── SUPPLIED TEXT ──

William Holden stars as Sgt J.J. Sefton whose amoral cynicism and gift for the cheap hustle allow him to feather his nest even while a prisoner of war. He's the guy who always had a storehouse of cigarettes, booze, silk stockings, candy, etc. under his bunk, the guy who always won at cards, whose proposition bets always gave him the edge. We had a guy like that when I was in the army. We called him "Slick."
But William Holden's Sefton is more than Slick. He is outrageously cynical and uncommonly brave. He takes chances because he doesn't have the same kind of fear that others have. Most people would feel self-conscious (and nervous) eating a fried egg while everybody else in the barracks had watery-thin potato soup. Others might feel uncomfortable with bribing German guards for bottles of Riesling or tins of sardines. Not Sefton. He flaunts his store of goodies.
Perhaps that is overdone. Perhaps the real hardships that prisoners went through are glossed over in this comedic drama--a comedy, incidentally, that plays very much like a Broadway musical without the music. Perhaps it is the case that from the distance of 1953 the deprivations of Stalag 17 have faded from memory and it is the "good times" that are recalled.
At any rate, I think it is this kind of psychology that accounts for the success of this unusual blend of quasi-realism and burlesque. Certainly Stalag 17 has been widely imitated, most familiarly in the TV sit-com "Hogan's Heroes" and to some extent on Rowan and Martin's "Laugh-In." Roberto Benigni's Life Is Beautiful, on the other hand, which also finds humor in the horrific, is of a different genre. Like Ionesco's Rhinoceros, Benigni's movie is from the theater of the absurd, not the Broadway stage.
Holden won an Oscar for his performance and Robert Strauss who played Animal was nominated in a supporting role. Otto Preminger, the legendary director and producer, was excellent as the two-faced Col Von Scherbach, the ex-calvary commander and camp commandant who can only take a phone call from the high command with his boots on so he can click his heels. I also liked Sig Rumann as Sgt Johann Sebastian Schulz ("always making with the jokes, you Americans") whose previous career as a wrestler in the US accounts for his English-language skills. Gil Stratton, who for years did the sports for CBS Channel 2 in Los Angeles, is interesting as Sefton's sidekick and funky. Indeed, what is responsible for the success of this movie as much as anything is this fine cast playing well-defined character roles. By the way, Strauss and Harvey Lembeck ("Sugar Lips" Shapiro) were reprising their roles from Broadway.

───

THE TASK = How would the Stalag 17 review above continue? Write the next few sentences, starting right after its final line.

── DATA RECORDS ──

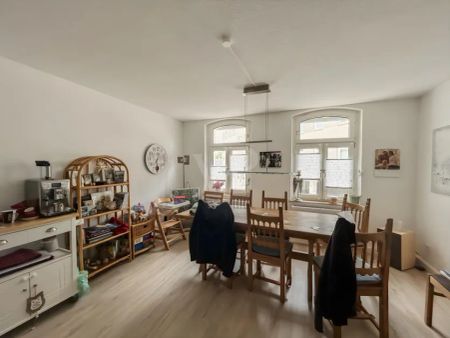 Renoviertes Einfamilienhaus in zentraler Innenstadtlage im Herzen von Wülfrath - Foto 3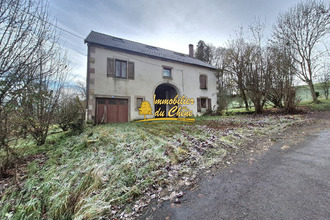 achat maison st-bresson 70280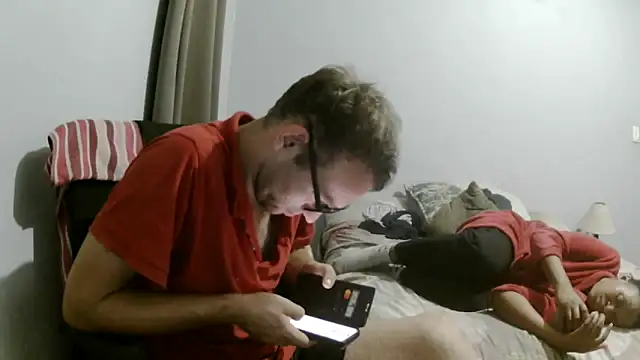 COOKIECANDY online show from 03/27/26, 09:36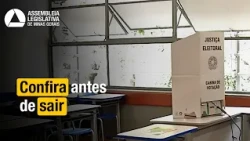 RUNOFF ELECTION | Check out the guidelines for the runoff election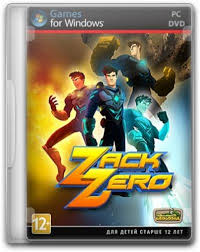 Download Game Zack Zero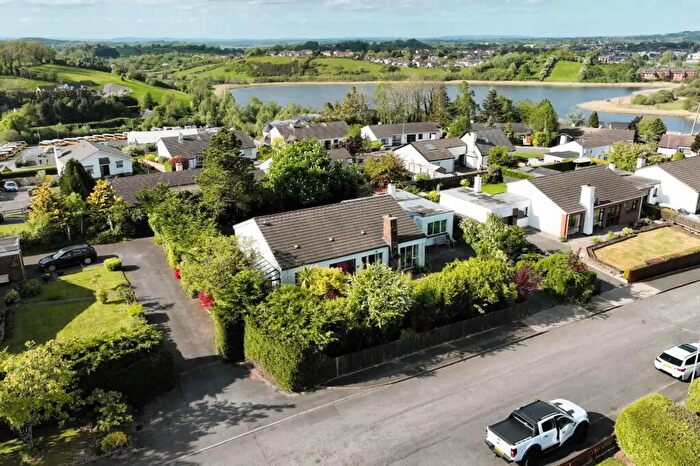 4 Bedroom Detached Bungalows For Sale In Drumlin Heights, Enniskillen, BT74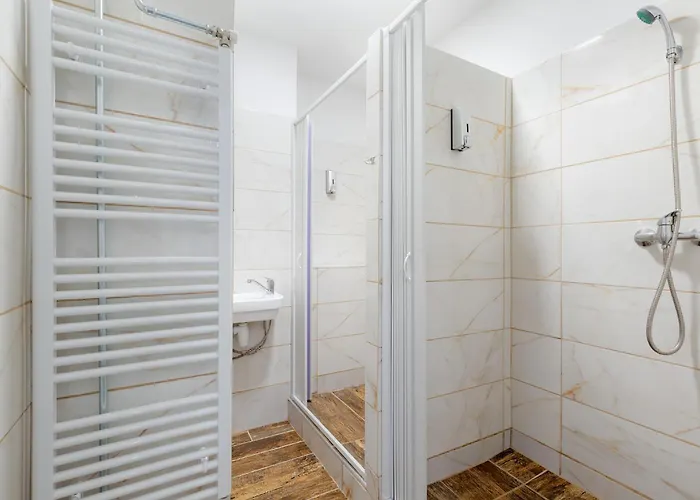 Na Salamoune Hostel Ostrava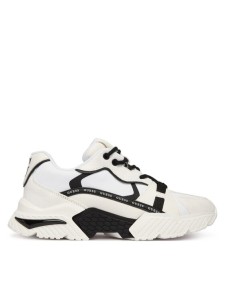 Guess Sneakersy 181332 Czarny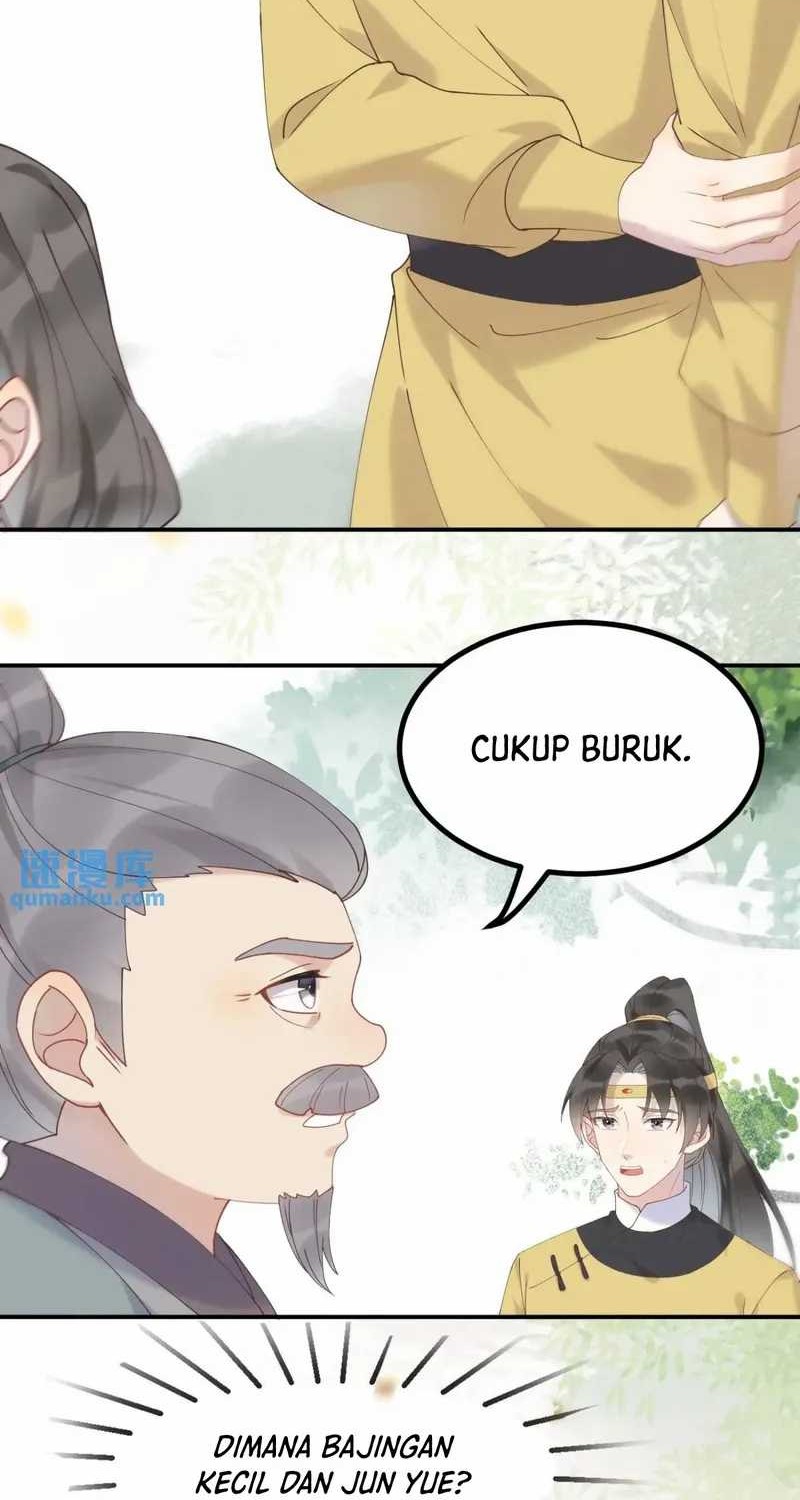 The Ghostly Doctor chapter 601 halaman 14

───

EXERCISE OUTPUT =
Important is the fine plot line in which Sefton is accused of being a spy for the Nazis while the real spy is exposed step by step. At first we don't know who it is, and then we do, and then the prisoners find out.
This should be compared with Sunset Boulevard (1950). While very different movies they have similar elements which reveal part of the psyche and methods of director Billy Wilder. First there is the anti-hero as the protagonist, in both cases played by William Holden. Then there is a lot of the old Hollywood crowd appearing in both films including directors appearing as actors, Erich von Stroheim (not to mention Cecil B. DeMille in his memorable cameo as himself) in Sunset Boulevard, and Otto Preminger here. Sig Rumann has over a 100 credits going back to at least the early thirties. Finally there is the discordant mix of comedic and dramatic elements, a mix that works on our psyches because life is to some very real extent filled with tragedy in close congruence with the laughable.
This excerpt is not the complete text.